Guida tre Ferrari tutti i giorni, adesso hanno oltre 1 milione di km
Kevin Enderby guida quotidianamente tre Ferrari con oltre 600.000 miglia aggregate. Tra manutenzioni estese e un motore sostituito, la 308 GTS supera 241.000 miglia
Quando si pensa a una Ferrari, spesso l’immaginario collettivo la colloca in un garage asettico, protetta da un telo di seta, ammirata come un’opera d’arte e raramente accesa. Eppure, c’è chi sfida apertamente questa visione: Kevin Enderby, californiano appassionato, ha scelto di trasformare la sua collezione di supercars in compagne di viaggio, ribaltando il concetto stesso di auto storica da conservare. La sua storia, fatta di oltre 600.000 miglia percorse su tre generazioni di Cavallino Rampante, apre un dibattito acceso tra conservazione e fruizione, tra investimento e piacere puro di guida.
Oltre la teca: una vita su strada
Kevin Enderby non si riconosce nei canoni del collezionismo tradizionale. La sua Ferrari 308 GTS del 1984, ad esempio, ha superato la soglia impressionante delle 241.000 miglia, mentre la Ferrari F355 GTS del 1995 e la Ferrari F430 del 2006 hanno entrambe abbattuto il muro dei 200.000 chilometri. Questi numeri, per molti inimmaginabili su vetture di tale lignaggio, testimoniano una filosofia di utilizzo che mette al centro il piacere di guidare ogni giorno, senza paura di aggiungere cifre al chilometraggio.
Il valore del viaggio: filosofia “daily driver”
Per Enderby, l’essenza dell’automobilismo si racchiude in una frase: “Se non le guidi, ti perdi metà del divertimento”. Le sue vetture non sono reliquie, ma protagoniste di una vita vissuta a pieno, affrontando sia le strade della California sia i cordoli di circuiti leggendari come Laguna Seca e Thunderhill Raceway. Qui, la 308 GTS, la F355 e la F430 vengono regolarmente messe alla prova, mostrando che una Ferrari può essere anche una perfetta daily driver senza perdere il suo fascino e la sua anima sportiva.

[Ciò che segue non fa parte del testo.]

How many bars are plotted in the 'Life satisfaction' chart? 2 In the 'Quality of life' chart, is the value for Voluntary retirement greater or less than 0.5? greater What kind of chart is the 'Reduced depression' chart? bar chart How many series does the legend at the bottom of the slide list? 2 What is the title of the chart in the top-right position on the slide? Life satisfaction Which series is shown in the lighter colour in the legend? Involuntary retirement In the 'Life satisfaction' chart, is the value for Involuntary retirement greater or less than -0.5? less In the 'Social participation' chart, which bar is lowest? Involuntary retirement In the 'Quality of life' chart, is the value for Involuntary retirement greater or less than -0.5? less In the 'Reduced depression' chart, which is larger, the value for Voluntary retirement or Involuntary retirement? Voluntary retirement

Mantenere in vita il mito: costi e sacrifici
Portare avanti questa scelta, però, comporta impegni tecnici ed economici notevoli. La Ferrari 308 GTS ha richiesto più di 1.100 ore di manutenzione dal 1990 a oggi, a dimostrazione di quanto sia impegnativo mantenere efficiente una supercar d’epoca. La Ferrari F430 ha dovuto affrontare la sostituzione completa del motore dopo un cedimento in pista: il cuore nuovo proviene da un’altra F430 incidentata, ma con appena 22.000 miglia all’attivo. Non meno travagliata la storia della Ferrari F355, rimasta coinvolta in un tamponamento durante il FOG Rally del 2013 e poi riparata con cura certosina: i componenti danneggiati sono stati sostituiti, ma i pannelli originali sono stati conservati come memoria viva della storia dell’auto.

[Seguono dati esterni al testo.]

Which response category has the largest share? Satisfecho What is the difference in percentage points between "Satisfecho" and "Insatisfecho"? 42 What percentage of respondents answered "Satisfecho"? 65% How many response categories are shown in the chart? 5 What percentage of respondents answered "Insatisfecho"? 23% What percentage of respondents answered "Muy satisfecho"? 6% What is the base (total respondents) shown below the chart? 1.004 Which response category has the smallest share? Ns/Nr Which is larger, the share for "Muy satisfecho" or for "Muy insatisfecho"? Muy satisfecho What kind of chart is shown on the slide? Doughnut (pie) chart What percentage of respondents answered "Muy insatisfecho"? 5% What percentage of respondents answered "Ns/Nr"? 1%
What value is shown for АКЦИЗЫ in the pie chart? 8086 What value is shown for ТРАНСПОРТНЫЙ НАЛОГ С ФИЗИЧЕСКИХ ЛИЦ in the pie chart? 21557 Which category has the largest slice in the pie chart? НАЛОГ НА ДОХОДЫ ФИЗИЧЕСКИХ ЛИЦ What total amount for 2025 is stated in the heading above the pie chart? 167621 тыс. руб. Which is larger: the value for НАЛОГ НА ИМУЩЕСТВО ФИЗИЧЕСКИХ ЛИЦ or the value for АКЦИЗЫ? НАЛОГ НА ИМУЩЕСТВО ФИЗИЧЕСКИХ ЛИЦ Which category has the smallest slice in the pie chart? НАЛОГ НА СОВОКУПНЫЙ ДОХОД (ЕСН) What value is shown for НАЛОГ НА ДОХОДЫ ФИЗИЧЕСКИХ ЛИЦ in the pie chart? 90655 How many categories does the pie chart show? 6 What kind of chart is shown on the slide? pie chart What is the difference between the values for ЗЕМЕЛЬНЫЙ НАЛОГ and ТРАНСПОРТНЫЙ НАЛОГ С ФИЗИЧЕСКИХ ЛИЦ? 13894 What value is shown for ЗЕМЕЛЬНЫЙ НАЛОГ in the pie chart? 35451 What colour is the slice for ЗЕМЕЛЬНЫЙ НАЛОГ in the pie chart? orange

Il dibattito tra puristi e progressisti
La scelta di Enderby ha acceso una discussione profonda nel mondo delle auto d’epoca. Da una parte, gli economisti del settore sottolineano come un alto chilometraggio sia da sempre visto come un fattore che riduce il valore di mercato delle supercars. Dall’altra, cresce la schiera di esperti che sostiene che una manutenzione scrupolosa, documentata e professionale, insieme a una provenienza certificata, possa ridurre drasticamente questa svalutazione. I puristi temono che l’uso intenso possa portare a usura irreversibile e incidenti; i progressisti, invece, vedono in queste vetture la prova della straordinaria robustezza costruttiva e della capacità delle Ferrari di essere rigenerate e restituite alla strada, anche dopo migliaia di chilometri.
Conservare o vivere? La domanda senza risposta
La vicenda di Kevin Enderby pone una domanda che ogni appassionato di auto storiche si trova prima o poi ad affrontare: è più giusto custodire una Ferrari come testimonianza immobile del passato, oppure darle nuova vita attraverso l’uso continuo? Non esiste una risposta definitiva, e forse proprio in questa tensione tra la voglia di conservare e il desiderio di guidare si nasconde il vero fascino dell’essere proprietari di una supercar d’epoca. Enderby ha scelto la strada meno battuta, quella che mette al centro l’esperienza, la memoria delle emozioni vissute al volante e la certezza che, alla fine, una Ferrari non è nata per essere guardata, ma per essere vissuta.